Мы сидели с Нинкой на скамье, и железная дорога тянула нас и звала, и я рассказывал Нинке о путешествиях.

Темными вечерами зеленый и красный свет сигнальных огней доставал до самой скамейки. Он был как свет осенних звезд — так же тревожен.

Нинка рвалась вон из клетушки за мастерской отца.
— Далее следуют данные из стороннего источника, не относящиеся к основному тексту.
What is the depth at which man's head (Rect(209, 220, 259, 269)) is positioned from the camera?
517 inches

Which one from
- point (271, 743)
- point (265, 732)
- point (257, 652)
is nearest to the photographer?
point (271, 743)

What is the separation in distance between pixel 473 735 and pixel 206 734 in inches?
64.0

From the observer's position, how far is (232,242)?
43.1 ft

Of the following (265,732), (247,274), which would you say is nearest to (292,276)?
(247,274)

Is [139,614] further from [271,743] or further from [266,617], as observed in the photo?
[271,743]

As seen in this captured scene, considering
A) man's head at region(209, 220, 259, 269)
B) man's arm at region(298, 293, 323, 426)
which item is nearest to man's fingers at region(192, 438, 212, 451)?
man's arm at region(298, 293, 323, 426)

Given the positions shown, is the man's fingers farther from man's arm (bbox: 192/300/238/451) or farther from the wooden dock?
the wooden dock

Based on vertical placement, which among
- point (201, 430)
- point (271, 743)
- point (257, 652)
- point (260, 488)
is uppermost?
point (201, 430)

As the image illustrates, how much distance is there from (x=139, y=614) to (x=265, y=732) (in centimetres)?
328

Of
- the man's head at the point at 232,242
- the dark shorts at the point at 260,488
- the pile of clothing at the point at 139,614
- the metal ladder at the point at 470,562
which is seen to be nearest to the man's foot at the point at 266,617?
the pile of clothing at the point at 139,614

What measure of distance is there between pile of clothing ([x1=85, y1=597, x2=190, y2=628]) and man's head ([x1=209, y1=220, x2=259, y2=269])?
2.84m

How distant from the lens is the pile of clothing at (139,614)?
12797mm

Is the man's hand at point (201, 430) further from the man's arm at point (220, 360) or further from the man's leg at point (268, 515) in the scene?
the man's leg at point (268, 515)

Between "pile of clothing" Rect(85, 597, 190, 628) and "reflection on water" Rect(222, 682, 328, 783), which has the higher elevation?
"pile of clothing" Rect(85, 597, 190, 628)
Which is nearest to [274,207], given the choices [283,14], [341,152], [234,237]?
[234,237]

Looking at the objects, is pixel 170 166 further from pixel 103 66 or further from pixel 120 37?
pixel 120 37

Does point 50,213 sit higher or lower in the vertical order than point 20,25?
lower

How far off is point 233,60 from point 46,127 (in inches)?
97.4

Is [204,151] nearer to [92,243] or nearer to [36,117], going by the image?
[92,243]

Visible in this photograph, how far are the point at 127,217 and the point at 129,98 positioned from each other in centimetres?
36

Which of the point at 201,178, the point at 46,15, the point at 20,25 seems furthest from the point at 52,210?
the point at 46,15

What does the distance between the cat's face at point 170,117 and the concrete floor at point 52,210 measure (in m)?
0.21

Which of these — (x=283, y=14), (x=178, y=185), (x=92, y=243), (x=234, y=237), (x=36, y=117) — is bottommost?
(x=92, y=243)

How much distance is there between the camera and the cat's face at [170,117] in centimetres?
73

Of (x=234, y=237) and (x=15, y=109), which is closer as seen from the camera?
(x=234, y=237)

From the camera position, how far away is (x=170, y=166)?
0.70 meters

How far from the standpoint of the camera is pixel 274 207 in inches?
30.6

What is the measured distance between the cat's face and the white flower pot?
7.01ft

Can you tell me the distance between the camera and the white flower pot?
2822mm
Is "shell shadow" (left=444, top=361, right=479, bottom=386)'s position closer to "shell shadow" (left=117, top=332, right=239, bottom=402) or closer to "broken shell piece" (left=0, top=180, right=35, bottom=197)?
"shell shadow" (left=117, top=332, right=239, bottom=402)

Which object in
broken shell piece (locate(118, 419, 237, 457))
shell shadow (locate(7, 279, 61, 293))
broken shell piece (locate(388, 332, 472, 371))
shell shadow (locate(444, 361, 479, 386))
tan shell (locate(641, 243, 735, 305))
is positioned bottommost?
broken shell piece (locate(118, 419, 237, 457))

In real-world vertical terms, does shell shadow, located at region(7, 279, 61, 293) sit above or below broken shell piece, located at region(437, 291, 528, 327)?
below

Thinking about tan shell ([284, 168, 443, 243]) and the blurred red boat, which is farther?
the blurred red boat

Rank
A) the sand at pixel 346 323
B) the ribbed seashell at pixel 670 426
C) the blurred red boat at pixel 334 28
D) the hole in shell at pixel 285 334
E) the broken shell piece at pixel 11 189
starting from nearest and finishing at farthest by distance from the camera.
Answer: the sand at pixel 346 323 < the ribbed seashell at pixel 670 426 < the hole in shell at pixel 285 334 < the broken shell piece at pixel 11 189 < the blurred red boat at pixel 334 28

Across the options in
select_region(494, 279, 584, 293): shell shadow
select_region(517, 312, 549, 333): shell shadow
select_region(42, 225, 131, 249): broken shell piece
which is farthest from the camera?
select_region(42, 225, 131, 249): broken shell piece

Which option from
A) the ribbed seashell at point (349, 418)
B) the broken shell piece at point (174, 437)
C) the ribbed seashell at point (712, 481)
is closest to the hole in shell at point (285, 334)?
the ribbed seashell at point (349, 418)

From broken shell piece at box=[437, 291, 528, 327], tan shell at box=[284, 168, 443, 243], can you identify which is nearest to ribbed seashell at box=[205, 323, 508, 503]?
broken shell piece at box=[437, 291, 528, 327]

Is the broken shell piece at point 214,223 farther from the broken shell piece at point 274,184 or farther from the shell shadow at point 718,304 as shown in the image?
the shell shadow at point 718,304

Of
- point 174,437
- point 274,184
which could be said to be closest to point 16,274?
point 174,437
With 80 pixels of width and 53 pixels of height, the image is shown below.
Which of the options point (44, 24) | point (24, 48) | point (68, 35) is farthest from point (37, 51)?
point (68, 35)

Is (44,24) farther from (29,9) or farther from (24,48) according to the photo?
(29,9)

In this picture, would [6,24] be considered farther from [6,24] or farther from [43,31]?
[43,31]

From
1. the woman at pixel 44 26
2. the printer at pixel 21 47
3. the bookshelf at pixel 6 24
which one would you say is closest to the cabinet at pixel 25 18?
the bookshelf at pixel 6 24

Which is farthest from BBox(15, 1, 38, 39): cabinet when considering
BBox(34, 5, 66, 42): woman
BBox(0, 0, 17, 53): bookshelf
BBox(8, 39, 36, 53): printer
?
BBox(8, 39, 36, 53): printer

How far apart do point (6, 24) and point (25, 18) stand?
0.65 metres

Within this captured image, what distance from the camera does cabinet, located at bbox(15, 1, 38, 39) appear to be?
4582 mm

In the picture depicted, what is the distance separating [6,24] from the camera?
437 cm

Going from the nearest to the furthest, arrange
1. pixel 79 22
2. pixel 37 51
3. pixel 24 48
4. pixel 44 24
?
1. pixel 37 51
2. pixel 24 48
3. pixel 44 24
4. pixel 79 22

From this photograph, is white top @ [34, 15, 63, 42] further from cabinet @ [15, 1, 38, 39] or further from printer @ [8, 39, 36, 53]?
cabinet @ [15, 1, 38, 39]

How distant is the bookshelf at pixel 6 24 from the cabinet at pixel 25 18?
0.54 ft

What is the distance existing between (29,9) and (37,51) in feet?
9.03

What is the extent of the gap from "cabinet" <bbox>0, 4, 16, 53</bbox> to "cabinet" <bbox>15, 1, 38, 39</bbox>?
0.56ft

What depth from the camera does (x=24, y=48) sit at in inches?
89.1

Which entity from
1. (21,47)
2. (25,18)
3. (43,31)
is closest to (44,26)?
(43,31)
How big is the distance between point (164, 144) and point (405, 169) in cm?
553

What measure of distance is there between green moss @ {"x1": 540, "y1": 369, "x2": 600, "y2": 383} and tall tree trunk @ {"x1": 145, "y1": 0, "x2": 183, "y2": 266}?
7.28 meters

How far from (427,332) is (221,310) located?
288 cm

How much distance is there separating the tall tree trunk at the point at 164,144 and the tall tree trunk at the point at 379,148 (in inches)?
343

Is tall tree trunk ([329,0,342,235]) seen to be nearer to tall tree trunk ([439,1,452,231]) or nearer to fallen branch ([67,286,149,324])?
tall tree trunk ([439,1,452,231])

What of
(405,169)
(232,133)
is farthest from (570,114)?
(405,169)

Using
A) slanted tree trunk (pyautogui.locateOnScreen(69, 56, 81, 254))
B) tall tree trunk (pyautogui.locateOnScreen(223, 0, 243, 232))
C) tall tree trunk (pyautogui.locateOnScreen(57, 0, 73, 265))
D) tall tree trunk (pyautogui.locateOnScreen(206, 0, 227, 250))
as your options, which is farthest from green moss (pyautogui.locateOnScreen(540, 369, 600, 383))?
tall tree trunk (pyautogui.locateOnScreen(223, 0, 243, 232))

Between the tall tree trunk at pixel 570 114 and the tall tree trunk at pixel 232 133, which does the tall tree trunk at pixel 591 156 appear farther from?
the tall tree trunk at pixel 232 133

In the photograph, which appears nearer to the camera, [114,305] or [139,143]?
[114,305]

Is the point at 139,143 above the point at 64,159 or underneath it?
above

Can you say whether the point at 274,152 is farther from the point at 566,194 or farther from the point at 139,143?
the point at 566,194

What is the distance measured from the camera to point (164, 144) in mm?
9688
Она томилась, не понимая своего томления.

…Когда мы вернулись, во дворе Нинки, прислонив изрядных размеров фанерный лист к кирпичной стене, Киреев рисовал нечто, имеющее целью оповестить любителей театра, что в здании бывшей соловцовской драмы коллектив Мейерхольда, приехавший на гастроли из Москвы, представит спектакль «Земля дыбом». На плакате Киреева все было изображено в состоянии величайшего хаоса. Даже буквы хаотически разбежались по всему плакату, и нужно было немалое усилие для того, чтобы собрать их и расположить в естественном порядке.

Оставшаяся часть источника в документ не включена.